The 50 states (4 of these being officially styled as Commonwealths), which are typically divided into counties and townships, and incorporated cities, towns, villages, and other types of municipalities, and other autonomous or subordinate public authorities and institutions. With the exception of the original 13, each state was admitted to the Union at a specific time by an act of the U.S. Congress.
The District of Columbia, which constitutes the city of Washington, the Capital of the United States. Although the District of Columbia is not a state and does not send Senators or voting Representatives to Congress, residents can vote in presidential elections and are represented in the Electoral College.
Indian reservations are given quasi-independent status. While every reservation is part of a state, and residents vote as residents of the state in which they reside and do pay federal taxes, the reservations are exempt from many state and local laws. The ambiguous nature of their status has both created opportunities (such as gambling in states that normally disallow it) and challenges (such as the unwillingness of some companies to open up shop in a territory where they are not certain what laws will apply to them).
Territories of the United States may be incorporated (part of the United States proper) or unincorporated (known variously as "possessions", "overseas territories" or "commonwealths") Territories may also be organized (with self-government explicitly granted by an Organic Act of the U.S. Congress) or unorganized (without such direct authorization of self-government). 31 of the current 50 states were organized incorporated territories before their admission to the Union. Since 1959, the United States has had only one incorporated territory (Palmyra Atoll), but maintains control of several unincorporated territories, both organized and unorganized.
The federal union, which constitutes the United States as a collective of the several states, and as it exercises exclusive jurisdiction over the military installations, and American embassies and consulates located in foreign countries; and until the District of Columbia Home Rule Act of 1973 had jurisdiction over the local affairs of the District of Columbia.
Such quasi-political divisions as conservation districts and school districts, which are usually just special, geographically designated subordinate public authorities.

Recorded data:
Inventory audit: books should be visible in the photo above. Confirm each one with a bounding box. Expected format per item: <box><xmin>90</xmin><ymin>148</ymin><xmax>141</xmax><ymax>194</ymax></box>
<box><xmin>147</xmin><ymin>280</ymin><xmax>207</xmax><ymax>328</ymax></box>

Written tasks:
**a.** In the text on U.S. political divisions, what makes some companies unwilling to open up shop on Indian reservations? Answer in one to three sentences.
**b.** Please carry on the text on U.S. political divisions from its final sentence.

Responses to the exercise:
**a.** Reservations belong to a state, yet they are exempt from many state and local laws. This ambiguous status leaves companies uncertain about which laws will apply to them, so some are unwilling to set up there.

**b.**
Recognized bodies, such as homeowners associations, which fulfill government functions, and have since been bound by subsequent court decisions to certain restrictions normally applying to local governments. Political units and system of operation

Federal oversight of United States territory
Article IV, Section 3 of the U.S. Constitution defines the extent of the authority that the U.S. Congress exercises over the territory of the United States:
New States may be admitted by the Congress into this Union; but no new State shall be formed or erected within the Jurisdiction of any other State; nor any State be formed by the Junction of two or more States, or Parts of States, without the Consent of the Legislatures of the States concerned as well as of the Congress.
The Congress shall have Power to dispose of and make all needful Rules and Regulations respecting the Territory or other Property belonging to the United States; and nothing in this Constitution shall be so construed as to Prejudice any Claims of the United States, or of any particular State.
The power of Congress over territorial divisions that are not part of one of the states is exclusive and universal. Once the territory becomes a state of the Union, the state must consent to any changes pertaining to the jurisdiction of that state. This has been violated only once, when a rump legislature formed the State of West Virginia, seceding from Virginia, which itself had seceded from the United States in the months preceding the American Civil War.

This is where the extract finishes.